• [Task instructions] Can you retype only the lines from the one with "From the listed" through the final line of the material, exactly as given?

• [Records from a data collection]
* * * * * * * * *
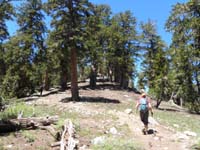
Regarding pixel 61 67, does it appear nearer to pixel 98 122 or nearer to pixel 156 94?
pixel 156 94

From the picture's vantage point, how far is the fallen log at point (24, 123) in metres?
13.8

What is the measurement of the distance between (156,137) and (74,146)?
4.86 m

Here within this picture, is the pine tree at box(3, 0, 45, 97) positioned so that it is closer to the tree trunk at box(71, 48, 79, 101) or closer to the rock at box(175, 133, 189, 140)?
the tree trunk at box(71, 48, 79, 101)

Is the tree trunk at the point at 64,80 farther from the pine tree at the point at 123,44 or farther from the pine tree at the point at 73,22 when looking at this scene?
the pine tree at the point at 73,22

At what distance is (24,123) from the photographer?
14.3 m

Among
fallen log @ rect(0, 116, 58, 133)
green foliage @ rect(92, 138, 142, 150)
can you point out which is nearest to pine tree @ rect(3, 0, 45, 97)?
fallen log @ rect(0, 116, 58, 133)

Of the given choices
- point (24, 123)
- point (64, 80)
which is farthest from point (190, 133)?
point (64, 80)

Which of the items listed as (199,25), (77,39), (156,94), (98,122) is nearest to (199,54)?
(199,25)

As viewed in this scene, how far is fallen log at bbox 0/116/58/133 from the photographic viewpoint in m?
13.8

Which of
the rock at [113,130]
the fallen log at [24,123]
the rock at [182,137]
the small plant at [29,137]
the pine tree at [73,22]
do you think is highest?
the pine tree at [73,22]

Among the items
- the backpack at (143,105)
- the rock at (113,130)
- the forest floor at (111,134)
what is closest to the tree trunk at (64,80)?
the forest floor at (111,134)

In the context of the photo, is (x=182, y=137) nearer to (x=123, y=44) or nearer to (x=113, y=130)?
(x=113, y=130)

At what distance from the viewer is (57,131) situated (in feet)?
45.2

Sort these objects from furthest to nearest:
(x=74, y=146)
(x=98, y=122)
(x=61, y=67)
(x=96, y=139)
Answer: (x=61, y=67), (x=98, y=122), (x=96, y=139), (x=74, y=146)
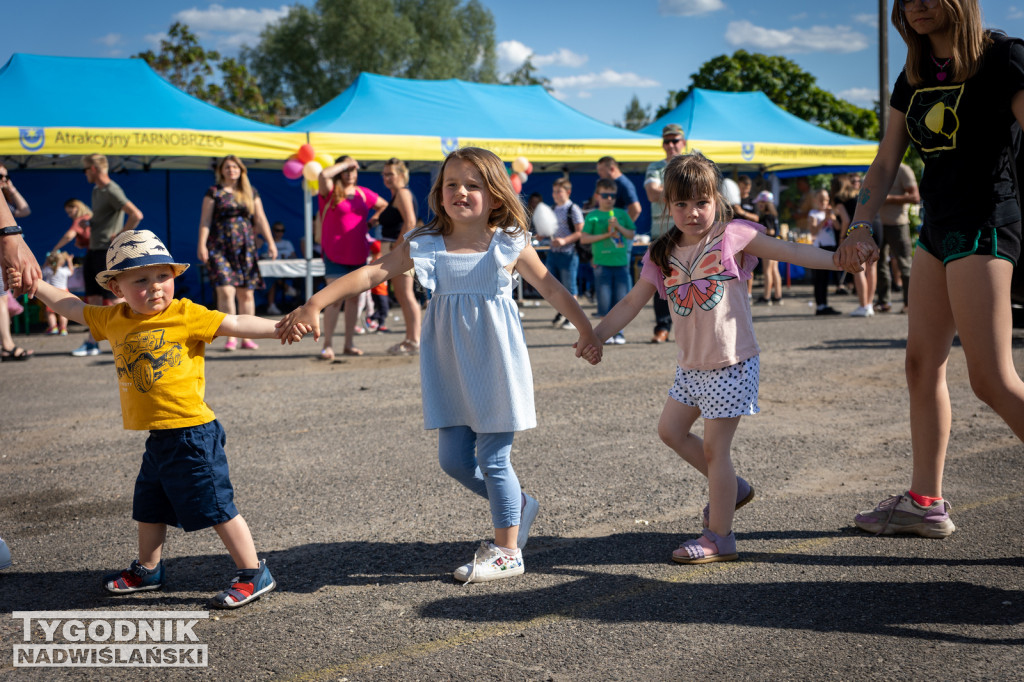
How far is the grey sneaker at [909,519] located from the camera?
3.48 m

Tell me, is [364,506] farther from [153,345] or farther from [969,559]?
[969,559]

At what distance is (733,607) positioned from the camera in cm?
292

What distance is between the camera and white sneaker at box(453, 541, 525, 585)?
319 cm

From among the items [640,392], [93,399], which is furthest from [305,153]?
[640,392]

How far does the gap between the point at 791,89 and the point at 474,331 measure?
4359 cm

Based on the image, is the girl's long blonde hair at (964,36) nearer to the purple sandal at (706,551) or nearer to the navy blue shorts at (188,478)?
the purple sandal at (706,551)

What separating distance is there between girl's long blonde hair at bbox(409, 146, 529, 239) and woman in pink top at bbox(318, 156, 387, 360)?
546cm

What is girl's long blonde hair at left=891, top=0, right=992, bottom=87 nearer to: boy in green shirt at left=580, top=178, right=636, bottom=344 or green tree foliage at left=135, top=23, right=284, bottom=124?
boy in green shirt at left=580, top=178, right=636, bottom=344

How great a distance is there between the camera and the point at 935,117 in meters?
3.20

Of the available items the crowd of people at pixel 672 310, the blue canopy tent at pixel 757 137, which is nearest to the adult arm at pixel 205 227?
the crowd of people at pixel 672 310

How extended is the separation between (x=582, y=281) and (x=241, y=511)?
49.4 feet

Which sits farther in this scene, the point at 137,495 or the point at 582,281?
the point at 582,281

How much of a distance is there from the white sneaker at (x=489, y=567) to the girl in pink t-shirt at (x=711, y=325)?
62 cm

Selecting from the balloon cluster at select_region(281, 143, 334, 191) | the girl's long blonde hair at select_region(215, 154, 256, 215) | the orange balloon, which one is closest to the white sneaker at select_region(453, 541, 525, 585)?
the girl's long blonde hair at select_region(215, 154, 256, 215)
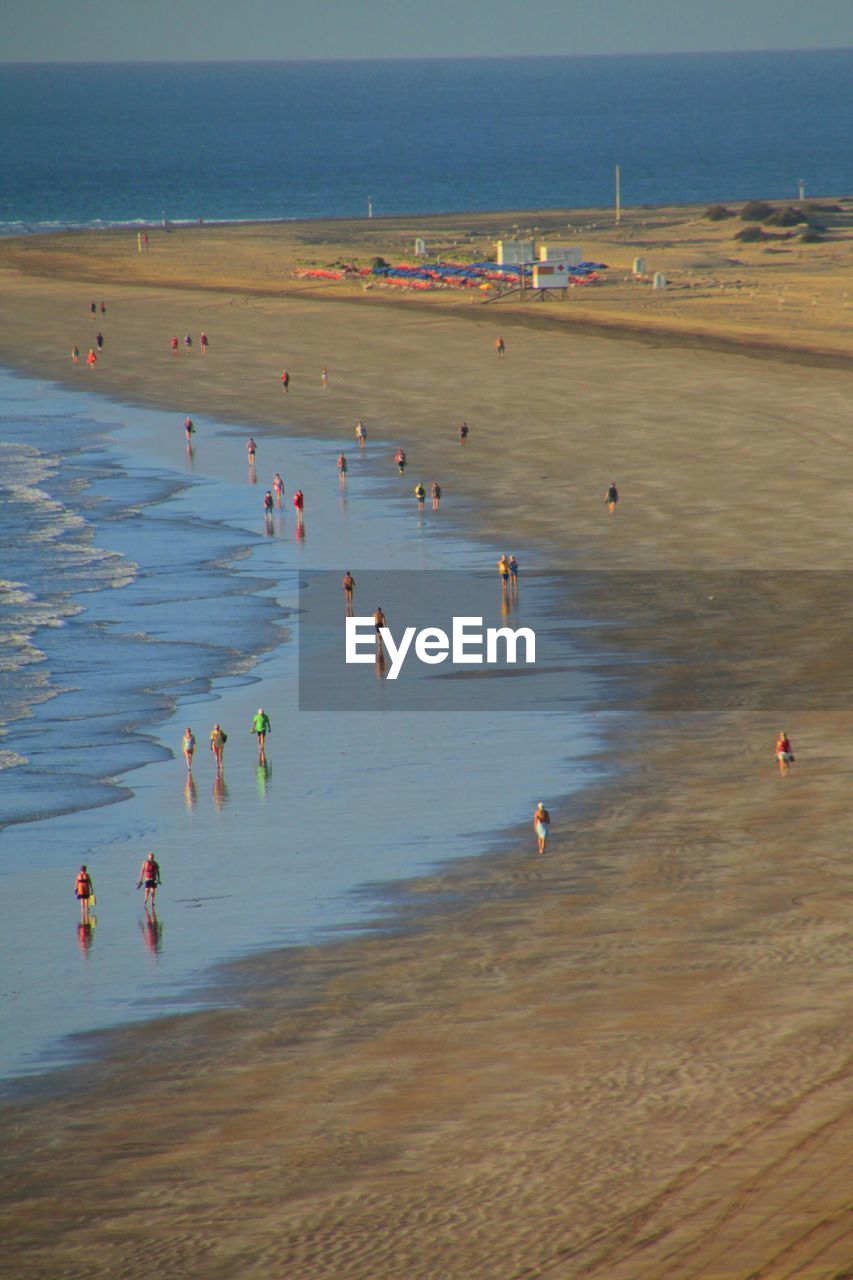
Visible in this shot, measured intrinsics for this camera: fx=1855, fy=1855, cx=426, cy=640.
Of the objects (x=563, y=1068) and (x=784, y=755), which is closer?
(x=563, y=1068)

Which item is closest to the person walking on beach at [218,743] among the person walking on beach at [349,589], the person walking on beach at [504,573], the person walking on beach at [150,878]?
the person walking on beach at [150,878]

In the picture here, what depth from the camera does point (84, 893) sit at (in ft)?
93.5

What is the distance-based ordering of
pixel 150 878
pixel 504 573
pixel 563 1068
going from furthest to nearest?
pixel 504 573 → pixel 150 878 → pixel 563 1068

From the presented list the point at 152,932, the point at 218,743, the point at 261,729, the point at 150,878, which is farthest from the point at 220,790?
the point at 152,932

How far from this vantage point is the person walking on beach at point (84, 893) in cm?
2848

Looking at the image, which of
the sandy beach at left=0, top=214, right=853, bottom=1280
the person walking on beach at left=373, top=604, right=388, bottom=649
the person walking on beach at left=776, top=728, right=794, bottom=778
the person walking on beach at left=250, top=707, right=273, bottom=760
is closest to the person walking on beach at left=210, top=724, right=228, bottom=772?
the person walking on beach at left=250, top=707, right=273, bottom=760

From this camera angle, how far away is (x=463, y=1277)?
1838 centimetres

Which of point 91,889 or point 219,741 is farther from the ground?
point 219,741

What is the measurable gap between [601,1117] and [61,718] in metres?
21.0

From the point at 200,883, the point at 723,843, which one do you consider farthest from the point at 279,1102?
the point at 723,843

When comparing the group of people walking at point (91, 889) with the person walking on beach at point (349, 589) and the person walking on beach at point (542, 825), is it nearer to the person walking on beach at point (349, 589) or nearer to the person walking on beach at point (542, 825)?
the person walking on beach at point (542, 825)

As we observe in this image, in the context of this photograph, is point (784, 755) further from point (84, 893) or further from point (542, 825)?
point (84, 893)

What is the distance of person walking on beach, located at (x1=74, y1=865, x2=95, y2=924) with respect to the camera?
28.5 metres

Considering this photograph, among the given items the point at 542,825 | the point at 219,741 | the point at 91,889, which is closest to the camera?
the point at 91,889
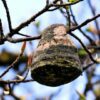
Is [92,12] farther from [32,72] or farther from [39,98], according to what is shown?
[32,72]

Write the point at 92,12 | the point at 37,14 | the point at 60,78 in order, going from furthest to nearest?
the point at 92,12 < the point at 60,78 < the point at 37,14

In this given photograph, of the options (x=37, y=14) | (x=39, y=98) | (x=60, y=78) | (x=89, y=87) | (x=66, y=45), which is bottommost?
(x=39, y=98)

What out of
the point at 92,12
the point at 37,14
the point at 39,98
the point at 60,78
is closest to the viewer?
the point at 37,14

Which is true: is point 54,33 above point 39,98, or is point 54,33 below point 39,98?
above

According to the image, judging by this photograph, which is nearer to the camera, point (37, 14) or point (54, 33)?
point (37, 14)

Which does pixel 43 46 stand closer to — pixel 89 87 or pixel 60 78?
pixel 60 78

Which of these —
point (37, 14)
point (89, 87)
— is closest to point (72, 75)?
point (37, 14)

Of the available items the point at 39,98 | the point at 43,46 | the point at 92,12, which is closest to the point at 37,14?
the point at 43,46
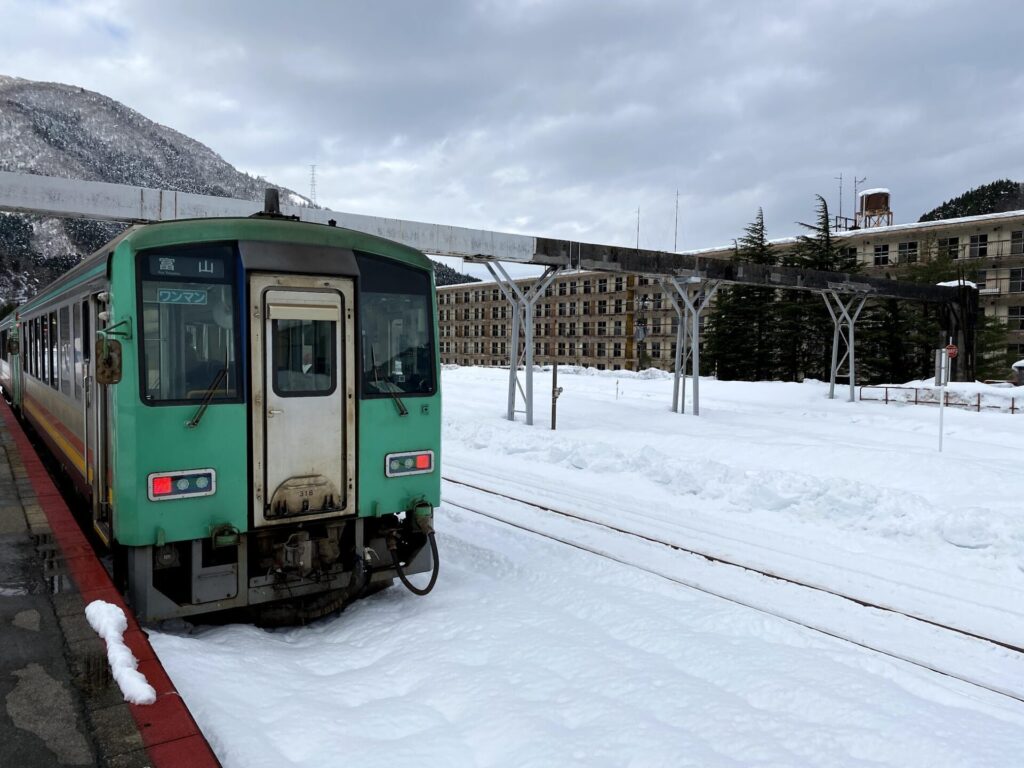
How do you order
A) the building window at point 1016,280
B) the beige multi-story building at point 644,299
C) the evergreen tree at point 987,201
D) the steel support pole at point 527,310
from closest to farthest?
1. the steel support pole at point 527,310
2. the building window at point 1016,280
3. the beige multi-story building at point 644,299
4. the evergreen tree at point 987,201

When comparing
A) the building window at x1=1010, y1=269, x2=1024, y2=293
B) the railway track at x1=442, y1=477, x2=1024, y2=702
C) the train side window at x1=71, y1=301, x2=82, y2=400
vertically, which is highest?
the building window at x1=1010, y1=269, x2=1024, y2=293

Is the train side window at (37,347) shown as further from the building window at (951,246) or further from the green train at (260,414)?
the building window at (951,246)

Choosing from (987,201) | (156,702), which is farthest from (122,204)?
(987,201)

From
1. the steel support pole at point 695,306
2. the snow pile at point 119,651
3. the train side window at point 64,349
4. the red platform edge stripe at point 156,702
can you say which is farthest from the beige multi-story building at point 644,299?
the snow pile at point 119,651

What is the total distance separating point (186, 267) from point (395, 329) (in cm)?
165

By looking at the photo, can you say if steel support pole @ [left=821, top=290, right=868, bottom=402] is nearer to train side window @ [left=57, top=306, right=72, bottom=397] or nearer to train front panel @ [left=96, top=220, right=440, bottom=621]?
train front panel @ [left=96, top=220, right=440, bottom=621]

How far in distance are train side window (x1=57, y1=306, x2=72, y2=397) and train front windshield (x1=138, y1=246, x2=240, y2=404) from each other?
10.3 ft

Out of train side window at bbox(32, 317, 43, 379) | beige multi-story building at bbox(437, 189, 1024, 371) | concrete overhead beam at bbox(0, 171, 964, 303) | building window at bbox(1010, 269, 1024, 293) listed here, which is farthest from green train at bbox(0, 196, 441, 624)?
building window at bbox(1010, 269, 1024, 293)

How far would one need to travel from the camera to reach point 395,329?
5867 millimetres

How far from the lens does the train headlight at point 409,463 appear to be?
580cm

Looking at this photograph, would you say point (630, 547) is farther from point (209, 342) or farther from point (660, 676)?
point (209, 342)

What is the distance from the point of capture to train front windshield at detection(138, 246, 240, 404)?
493 cm

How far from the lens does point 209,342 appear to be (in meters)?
5.09

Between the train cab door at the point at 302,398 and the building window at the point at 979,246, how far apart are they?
5870cm
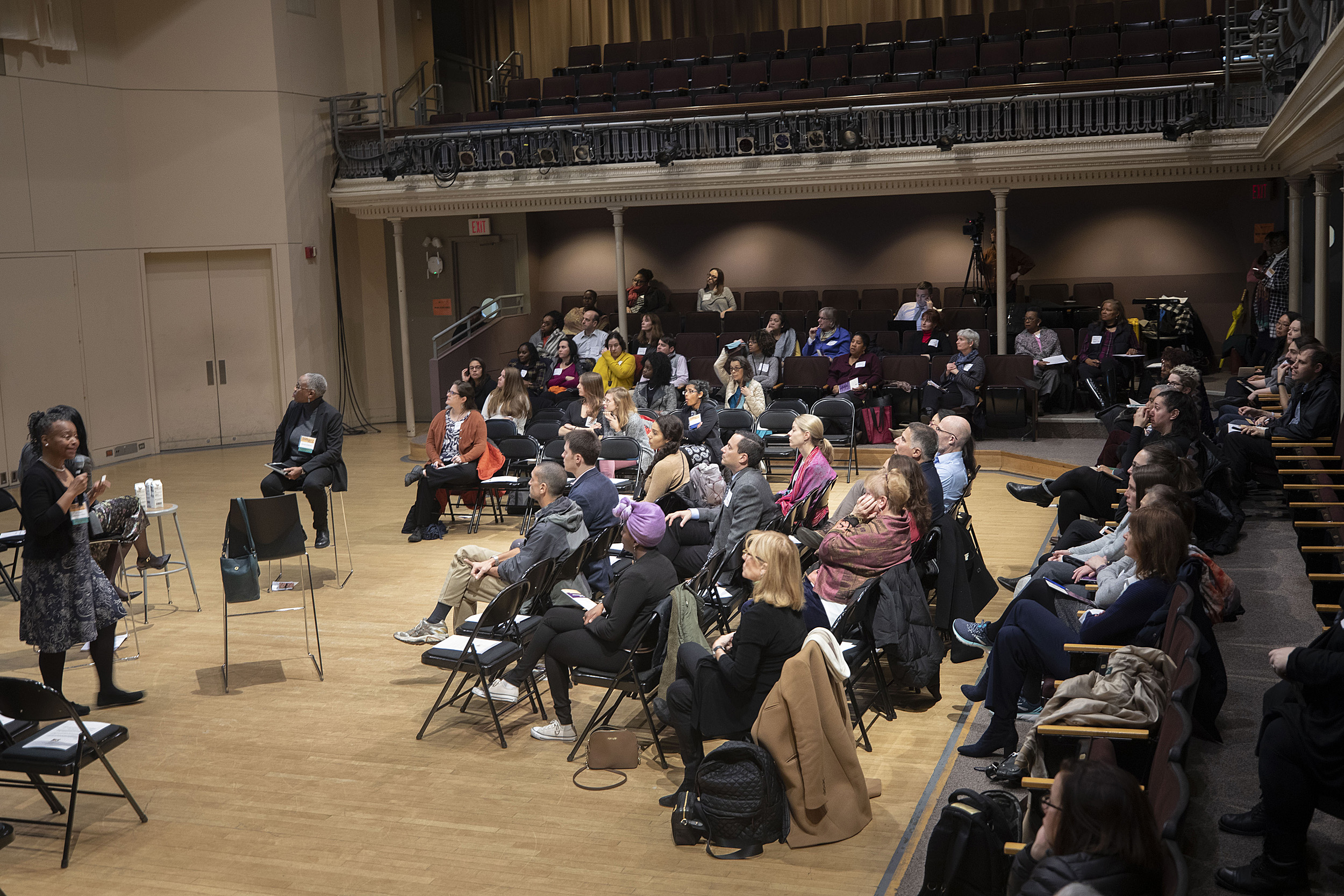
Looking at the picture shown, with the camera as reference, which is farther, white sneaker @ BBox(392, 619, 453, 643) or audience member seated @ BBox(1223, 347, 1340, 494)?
audience member seated @ BBox(1223, 347, 1340, 494)

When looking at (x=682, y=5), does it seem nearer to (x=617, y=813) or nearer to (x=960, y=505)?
(x=960, y=505)

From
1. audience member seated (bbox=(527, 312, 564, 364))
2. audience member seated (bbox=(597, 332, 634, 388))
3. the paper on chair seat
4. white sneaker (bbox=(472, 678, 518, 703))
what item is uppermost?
audience member seated (bbox=(527, 312, 564, 364))

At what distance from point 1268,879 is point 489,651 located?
10.9 ft

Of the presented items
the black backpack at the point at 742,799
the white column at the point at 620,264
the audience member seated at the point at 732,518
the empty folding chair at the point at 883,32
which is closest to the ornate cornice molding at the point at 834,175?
the white column at the point at 620,264

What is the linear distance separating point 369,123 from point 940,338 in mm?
8713

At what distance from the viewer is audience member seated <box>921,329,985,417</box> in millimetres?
11703

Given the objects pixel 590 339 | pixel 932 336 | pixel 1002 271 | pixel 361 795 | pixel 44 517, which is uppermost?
pixel 1002 271

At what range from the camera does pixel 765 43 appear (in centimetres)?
1666

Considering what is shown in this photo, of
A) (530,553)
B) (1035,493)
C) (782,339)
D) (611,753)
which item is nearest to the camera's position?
(611,753)

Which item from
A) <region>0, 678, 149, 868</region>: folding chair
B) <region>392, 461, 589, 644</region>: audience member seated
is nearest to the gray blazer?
<region>392, 461, 589, 644</region>: audience member seated

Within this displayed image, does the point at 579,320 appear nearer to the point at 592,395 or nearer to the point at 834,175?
the point at 834,175

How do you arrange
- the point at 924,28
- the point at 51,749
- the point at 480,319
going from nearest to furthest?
the point at 51,749, the point at 924,28, the point at 480,319

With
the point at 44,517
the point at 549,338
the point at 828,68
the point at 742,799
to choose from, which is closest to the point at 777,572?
the point at 742,799

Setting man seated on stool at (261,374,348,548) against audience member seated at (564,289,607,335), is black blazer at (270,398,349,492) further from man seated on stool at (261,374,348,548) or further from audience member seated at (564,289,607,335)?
audience member seated at (564,289,607,335)
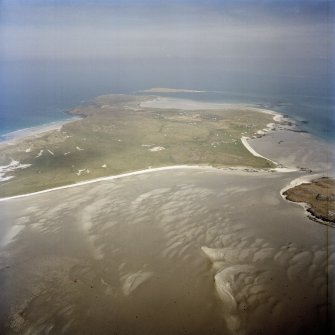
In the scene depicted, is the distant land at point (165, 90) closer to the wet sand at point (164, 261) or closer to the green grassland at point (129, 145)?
the green grassland at point (129, 145)

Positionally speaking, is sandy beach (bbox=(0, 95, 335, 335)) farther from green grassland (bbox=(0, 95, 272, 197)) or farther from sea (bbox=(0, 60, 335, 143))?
sea (bbox=(0, 60, 335, 143))

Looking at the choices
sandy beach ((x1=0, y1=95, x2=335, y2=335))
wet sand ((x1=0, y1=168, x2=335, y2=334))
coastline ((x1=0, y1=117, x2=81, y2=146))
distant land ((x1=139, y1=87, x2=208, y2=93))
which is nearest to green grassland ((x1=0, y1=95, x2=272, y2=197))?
coastline ((x1=0, y1=117, x2=81, y2=146))

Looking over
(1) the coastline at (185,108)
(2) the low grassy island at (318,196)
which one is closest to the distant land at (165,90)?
(1) the coastline at (185,108)

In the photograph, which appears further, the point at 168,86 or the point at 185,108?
the point at 168,86

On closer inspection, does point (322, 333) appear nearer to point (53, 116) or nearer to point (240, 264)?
point (240, 264)

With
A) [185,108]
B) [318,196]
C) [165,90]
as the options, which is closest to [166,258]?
[318,196]

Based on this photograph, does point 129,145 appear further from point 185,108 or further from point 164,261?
point 164,261
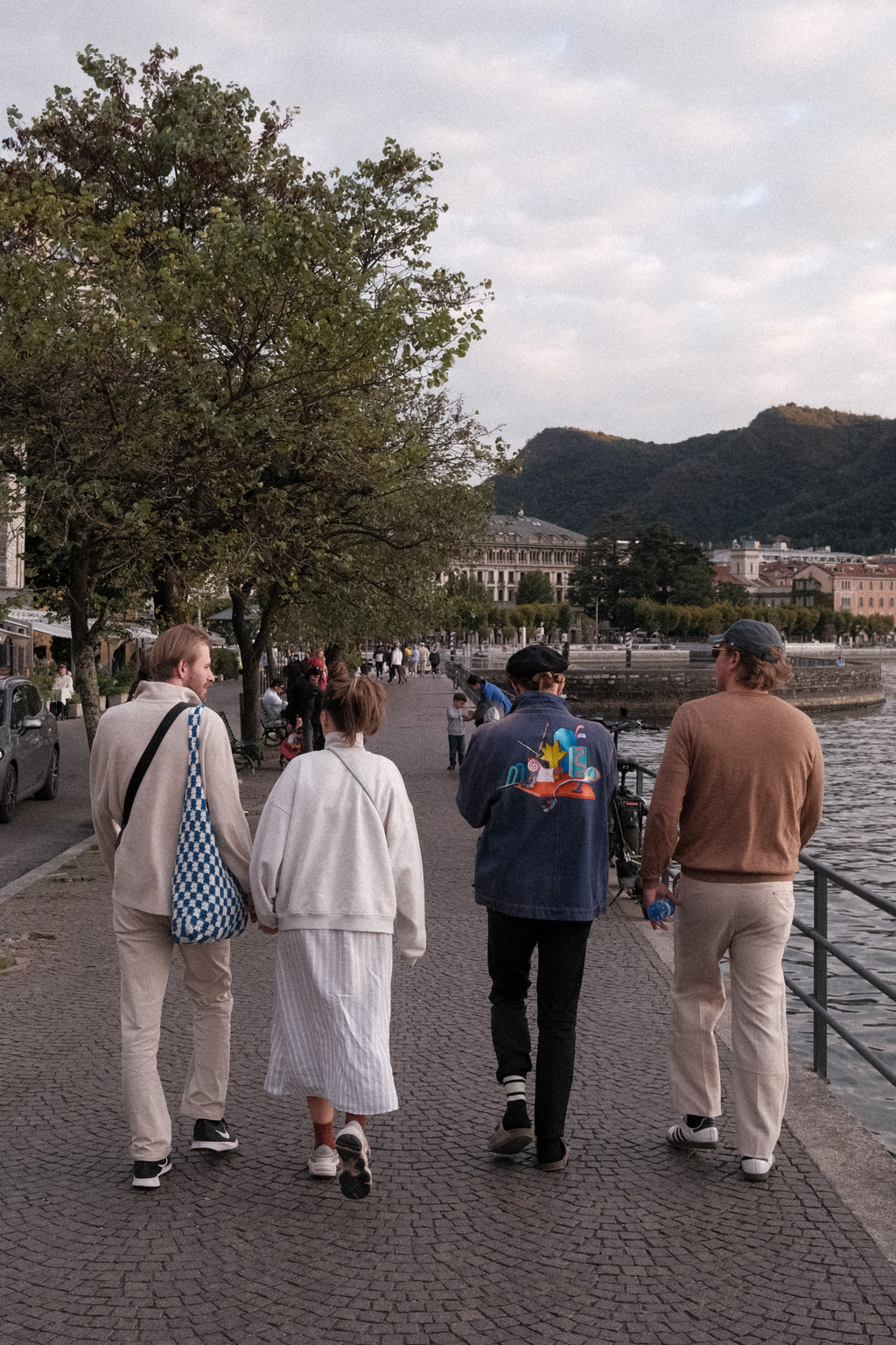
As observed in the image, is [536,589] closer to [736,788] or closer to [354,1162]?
[736,788]

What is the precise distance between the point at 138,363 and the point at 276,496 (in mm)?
2306

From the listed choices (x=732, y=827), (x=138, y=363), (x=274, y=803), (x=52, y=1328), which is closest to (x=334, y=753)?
(x=274, y=803)

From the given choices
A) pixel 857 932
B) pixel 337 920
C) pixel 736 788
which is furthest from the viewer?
pixel 857 932

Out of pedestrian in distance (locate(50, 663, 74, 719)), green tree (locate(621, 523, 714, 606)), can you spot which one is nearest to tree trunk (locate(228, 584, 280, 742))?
pedestrian in distance (locate(50, 663, 74, 719))

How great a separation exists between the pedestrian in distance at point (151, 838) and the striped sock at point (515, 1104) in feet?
3.67

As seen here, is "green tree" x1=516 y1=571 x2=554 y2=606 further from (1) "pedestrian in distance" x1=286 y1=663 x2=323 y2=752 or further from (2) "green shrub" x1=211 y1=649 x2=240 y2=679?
(1) "pedestrian in distance" x1=286 y1=663 x2=323 y2=752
* * * * * * * * *
• [Response for this exercise]
From the listed choices (x=732, y=827), (x=138, y=363), (x=274, y=803), (x=52, y=1328), which is closest to (x=334, y=753)?
(x=274, y=803)

From the given choices
A) pixel 857 932
B) pixel 337 920
C) pixel 736 788
which is furthest from the viewer?
pixel 857 932

Out of pedestrian in distance (locate(50, 663, 74, 719)), green tree (locate(621, 523, 714, 606)), can you spot which one is nearest to tree trunk (locate(228, 584, 280, 742))?
pedestrian in distance (locate(50, 663, 74, 719))

How great a separation exists between the pedestrian in distance at point (151, 838) and the striped sock at point (515, 1104) in feet?
3.67

As seen here, is "green tree" x1=516 y1=571 x2=554 y2=606 further from (1) "pedestrian in distance" x1=286 y1=663 x2=323 y2=752 or further from (2) "green shrub" x1=211 y1=649 x2=240 y2=679?
(1) "pedestrian in distance" x1=286 y1=663 x2=323 y2=752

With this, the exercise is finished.